Copy the stretch of the Edward Hornor Coates biography from "Edward Hornor Coates" through "1890 to 1906.", substituting "banker" for "financier".

:: Source ::
+ + + +
Edward Hornor Coates (November 12, 1846 – December 23, 1921) was a Philadelphia businessman, financier, and patron of the arts and sciences.  He served as a director of the Mechanics National Bank in 1873, was chairman of the Committee on Instruction at the Pennsylvania Academy of the Fine Arts from 1883 to 1890, and held the position of Academy president from 1890 to 1906.

Biography

He was the son of Joseph Potts Hornor Coates and Eliza Henri Troth, a family of Quakers.  An 1864 graduate of Haverford College, he married (first) Ella May Potts in 1872, who died on 9 May 1874 at the age of 22. He married (second) Florence Van Leer Earle Coates in 1879, the daughter of prominent Philadelphia lawyer George H. Earle Sr and granddaughter of U.S. Army officer Samuel Van Leer. This was also a second marriage for Florence, her first husband – William Nicholson – died in 1877 after only five years of marriage.  Coates would eventually adopt Florence's daughter from her first marriage, Alice Earle Nicholson.  Florence and Edward had one child together in 1881, but the baby, Josephine Wisner Coates, died in infancy.

The family had a city house at 1018 Spruce Street and a suburban house — "Willing Terrace" —  in the Germantown section of Philadelphia. A frequent guest was literary and social critic Matthew Arnold, whom they would host during his stays in Philadelphia. Mrs. Coates was both inspired and encouraged by Mr. Arnold to pursue her interest in writing poetry. This would eventually lead to the publishing of nearly three hundred poems in the leading magazines of her day, as well as five volumes of collected verse. The family spent the summer months in the Adirondacks, where they owned "Camp Elsinore," a summer retreat by Upper St. Regis Lake. There they entertained, rested, and escaped the humidity of Philadelphia summers.  Many of Mrs. Coates' nature poems were inspired by the flora and fauna of the Adirondacks. About 1908, the couple moved to a city house at 2024 Spruce Street, near Rittenhouse Square, where they resided for the remainder of their lives.
+ + + +
:: Supplied information ::
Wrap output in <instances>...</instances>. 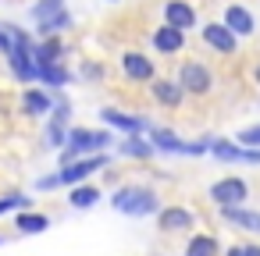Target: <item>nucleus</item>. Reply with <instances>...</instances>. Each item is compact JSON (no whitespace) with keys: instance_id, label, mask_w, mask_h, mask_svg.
+ + + +
:: Solution below ::
Edward Hornor Coates (November 12, 1846 – December 23, 1921) was a Philadelphia businessman, banker, and patron of the arts and sciences.  He served as a director of the Mechanics National Bank in 1873, was chairman of the Committee on Instruction at the Pennsylvania Academy of the Fine Arts from 1883 to 1890, and held the position of Academy president from 1890 to 1906.